Commit Graph

10951 Commits

Author SHA1 Message Date
Ed Schouten
91c3cbfe1f Remove redundant code in printf() and vprintf().
printf() and vprintf() are exactly the same, except the way arguments
are passed. Just like we see in other pieces of code (i.e. libc's
printf()), implement printf() using vprintf().

Submitted by:	Christoph Mallon <christoph mallon gmx de>
2009-02-27 13:28:54 +00:00
Ed Schouten
ff7b7d9039 Revert previous commit to subr_prf.c and make it more tidy.
As mentioned by bz and bde, the change I made wasn't the proper way to
fix. Inspired by bde's patch, perform some small cleanups to uprintf().

Reviewed by:	bz
2009-02-27 12:50:25 +00:00
Ed Schouten
69c9eff894 Remove unneeded pointer `ndp'.
Inside do_execve(), we have a pointer `ndp', which always points to
`&nd'. I can imagine a primitive (non-optimizing) compiler to really
reserve space for such a pointer, so just remove the variable and use
`&nd' directly.

(Records contained in a dataset)
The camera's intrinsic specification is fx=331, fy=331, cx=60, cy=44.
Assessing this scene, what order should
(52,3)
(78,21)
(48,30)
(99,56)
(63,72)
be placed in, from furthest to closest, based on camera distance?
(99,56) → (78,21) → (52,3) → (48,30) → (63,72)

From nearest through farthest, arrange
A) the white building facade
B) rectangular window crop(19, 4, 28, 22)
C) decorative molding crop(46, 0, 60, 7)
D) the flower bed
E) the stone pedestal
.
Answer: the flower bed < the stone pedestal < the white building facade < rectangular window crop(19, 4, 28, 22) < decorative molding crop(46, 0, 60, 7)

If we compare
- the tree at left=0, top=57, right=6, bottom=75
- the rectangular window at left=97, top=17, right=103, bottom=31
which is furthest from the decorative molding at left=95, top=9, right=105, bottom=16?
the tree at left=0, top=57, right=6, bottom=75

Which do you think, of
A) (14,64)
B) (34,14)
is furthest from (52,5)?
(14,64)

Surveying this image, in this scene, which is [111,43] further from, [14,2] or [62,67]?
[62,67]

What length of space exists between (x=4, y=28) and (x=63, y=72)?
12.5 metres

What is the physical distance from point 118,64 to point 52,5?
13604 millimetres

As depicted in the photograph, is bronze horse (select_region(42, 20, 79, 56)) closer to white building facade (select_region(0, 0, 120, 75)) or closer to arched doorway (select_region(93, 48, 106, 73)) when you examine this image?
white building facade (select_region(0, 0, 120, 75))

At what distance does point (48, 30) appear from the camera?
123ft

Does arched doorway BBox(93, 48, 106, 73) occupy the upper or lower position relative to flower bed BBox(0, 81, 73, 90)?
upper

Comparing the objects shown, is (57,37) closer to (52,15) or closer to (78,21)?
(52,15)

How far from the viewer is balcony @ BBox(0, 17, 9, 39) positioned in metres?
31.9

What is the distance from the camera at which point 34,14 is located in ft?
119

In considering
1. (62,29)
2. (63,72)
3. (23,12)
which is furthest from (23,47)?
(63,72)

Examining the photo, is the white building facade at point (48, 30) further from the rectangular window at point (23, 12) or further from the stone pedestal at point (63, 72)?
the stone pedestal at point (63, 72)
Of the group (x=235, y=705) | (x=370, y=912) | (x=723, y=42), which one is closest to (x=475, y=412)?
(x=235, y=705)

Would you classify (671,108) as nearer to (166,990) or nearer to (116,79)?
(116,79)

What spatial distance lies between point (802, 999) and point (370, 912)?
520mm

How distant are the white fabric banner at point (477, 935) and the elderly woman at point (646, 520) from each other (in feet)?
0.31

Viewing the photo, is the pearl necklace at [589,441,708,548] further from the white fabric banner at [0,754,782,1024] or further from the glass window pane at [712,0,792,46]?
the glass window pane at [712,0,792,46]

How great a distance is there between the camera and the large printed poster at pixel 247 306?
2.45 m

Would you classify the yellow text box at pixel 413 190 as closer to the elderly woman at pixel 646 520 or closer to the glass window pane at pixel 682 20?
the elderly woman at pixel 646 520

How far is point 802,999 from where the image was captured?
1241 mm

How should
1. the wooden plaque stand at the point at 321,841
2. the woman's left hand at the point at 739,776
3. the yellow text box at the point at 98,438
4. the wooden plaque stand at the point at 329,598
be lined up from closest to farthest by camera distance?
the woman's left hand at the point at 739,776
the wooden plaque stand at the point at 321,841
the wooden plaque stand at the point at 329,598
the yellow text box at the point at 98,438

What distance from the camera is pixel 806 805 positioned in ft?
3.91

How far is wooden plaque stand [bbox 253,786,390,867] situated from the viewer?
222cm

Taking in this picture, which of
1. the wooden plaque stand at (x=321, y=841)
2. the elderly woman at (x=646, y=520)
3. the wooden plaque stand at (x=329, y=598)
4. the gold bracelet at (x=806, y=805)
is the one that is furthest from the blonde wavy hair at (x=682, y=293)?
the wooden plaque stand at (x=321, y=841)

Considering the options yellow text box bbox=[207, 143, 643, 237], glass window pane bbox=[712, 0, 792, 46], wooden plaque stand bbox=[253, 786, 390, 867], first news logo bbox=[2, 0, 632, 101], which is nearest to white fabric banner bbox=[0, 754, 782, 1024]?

* **Directives**
(1) List every abbreviated SHA1 hash that appears in the commit log.
(2) Pick up the commit log after its final sentence and continue it.

* **The responses**
(1)
91c3cbfe1f
ff7b7d9039
69c9eff894

(2)
2009-02-26 16:32:48 +00:00
Ed Schouten
c90c9021e9 Remove even more unneeded variable assignments.
kern_time.c:
- Unused variable `p'.

kern_thr.c:
- Variable `error' is always caught immediately, so no reason to
  initialize it. There is no way that error != 0 at the end of
  create_thread().

kern_sig.c:
- Unused variable `code'.

kern_synch.c:
- `rval' is always assigned in all different cases.

kern_rwlock.c:
- `v' is always overwritten with RW_UNLOCKED further on.

kern_malloc.c:
- `size' is always initialized with the proper value before being used.

kern_exit.c:
- `error' is always caught and returned immediately. abort2() never
  returns a non-zero value.

kern_exec.c:
- `len' is always assigned inside the if-statement right below it.

tty_info.c:
- `td' is always overwritten by FOREACH_THREAD_IN_PROC().

Found by:	LLVM's scan-build
2009-02-26 15:51:54 +00:00
Ed Schouten
318b1c3fd0 Remove unneeded variable `ocn_mute'.
Found by:	LLVM's scan-build
2009-02-26 13:01:45 +00:00
Ed Schouten
5225593633 Remove unused variables p' and unneeded assignments of rval'.
Found by:	LLVM's scan-build
2009-02-26 13:00:13 +00:00
Ed Schouten
2bbada90c8 Remove redundant assignment of `p'.
`p' is already initialized with `td->td_proc'. Because td is always
curthread, it is safe to initialize it without any locks.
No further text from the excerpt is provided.